Cambios en la identidad y las relaciones de género a partir de la experiencia migratoria
El contexto de pobreza, deterioro ambiental y abandono institucional de las comunidades ubicadas en la Sierra Tarahumara propició, a mediados del siglo pasado, la paulatina integración de la población rarámuri a los circuitos migratorios de tipo pendular que tienen por destino las zonas urbanas y los campos agrícolas de la región, en los que se contratan como jornaleros durante los periodos de cosecha de fruta y verdura.
A partir de este proceso, las familias rarámuris se volvieron dependientes del trabajo asalariado y de las relaciones con la población mestiza. Al mismo tiempo se intensificaron la descomposición social, la adopción de patrones de consumo acordes con el modo de vida urbano y el menoscabo de los referentes identitarios tradicionales.
Si bien las vivencias que hombres y mujeres experimentan durante el tránsito y la estancia migratoria tienen elementos en común, su impacto y la manera en que la experiencia migratoria es vivenciada están claramente diferenciadas por género.
En efecto, la movilidad geográfica supone el intercambio no sólo de tecnologías, bienes materiales y mercancías, sino también de ideas, normas, símbolos y diversas expresiones del espacio donde se nace y se vive; de esta manera, la migración repercute en múltiples aspectos de la vida social y cotidiana, tales como: la estructura familiar, las relaciones interpersonales, los roles de género, las actividades productivas, los modos de vida y las identidades (Rea, 2007).
Entre los principales rasgos de la identidad que se refuerzan a partir de la integración a los circuitos migratorios se encuentran los mandatos de género, que en el caso de los hombres establecen la obligación de proveer económicamente al hogar, responsabilidad que en las localidades de origen es compartida por ambos cónyuges. Para muchos varones, el ingreso que generan como jornaleros les permite acatar los mandatos de género vinculados a su rol como proveedores, mismo que en el contexto de explotación, pobreza y vulnerabilidad de la Sierra Tarahumara resulta difícil de cumplir.

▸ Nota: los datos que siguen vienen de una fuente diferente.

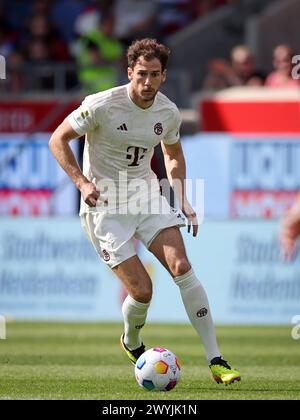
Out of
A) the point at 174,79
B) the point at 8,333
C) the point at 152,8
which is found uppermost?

Cada año vengo aquí a trabajar, desde hace como unos diez años vengo con otros cinco compañeros. Cuando se acaba la manzana, vamos a Sinaloa, ahí [se cultiva] el jitomate, los chiles, todo. A mi comunidad voy cada tres semanas, paso tres meses en Sinaloa, luego en la casa estoy un mes para sembrar, tengo siembra, nomás puro maíz, frijoles, papas y luego [vengo] para acá. Tengo cinco hijos, para mantenerlos es muy difícil, ahí ando batallando, trabajando para que estudien, porque los que no están estudiados se ponen más borrachos. El que se pone a estudiar no se pone borracho porque sabe. Entonces pues de lo [que sale] de aquí compramos pantalones y zapatos, cuadernos […] [Miguel, 37 años, originario de Bocoina, Chih.].
Por otro lado, en el trabajo en los campos agrícolas se fortalecen y reproducen también estereotipos y roles de género. En las huertas de manzana, por ejemplo, las mujeres se encuentran al margen de las actividades que demandan una mayor fortaleza física; tal es el caso de las labores de la temporada de pizca, una de las más largas y mejor retribuidas del proceso productivo, en donde existe una marcada preferencia por la contratación de varones, sobre todo durante las primeras semanas, cuando la cosecha no es voluminosa. Además, la carencia de servicios de guardería y las restricciones a la contratación de mujeres en ciertas épocas del año, propician que en muchas ocasiones ellas deban quedarse al cuidado de los hijos y garantizar la alimentación de las y los integrantes del grupo doméstico, mientras el esposo se encuentra en los campos agrícolas. Incluso en los casos donde las mujeres viajan con su grupo doméstico extenso con el objetivo de vender su fuerza de trabajo como jornaleras, el cuidado de niños y niñas queda a cargo de otras mujeres parientes o vecinas de su comunidad. Se aprecia en este caso cómo el mercado de trabajo agroindustrial, configurado a partir del género, contribuye a la reproducción de las desigualdades en el interior del hogar, al tiempo que precariza las condiciones bajo las cuales se accede al empleo.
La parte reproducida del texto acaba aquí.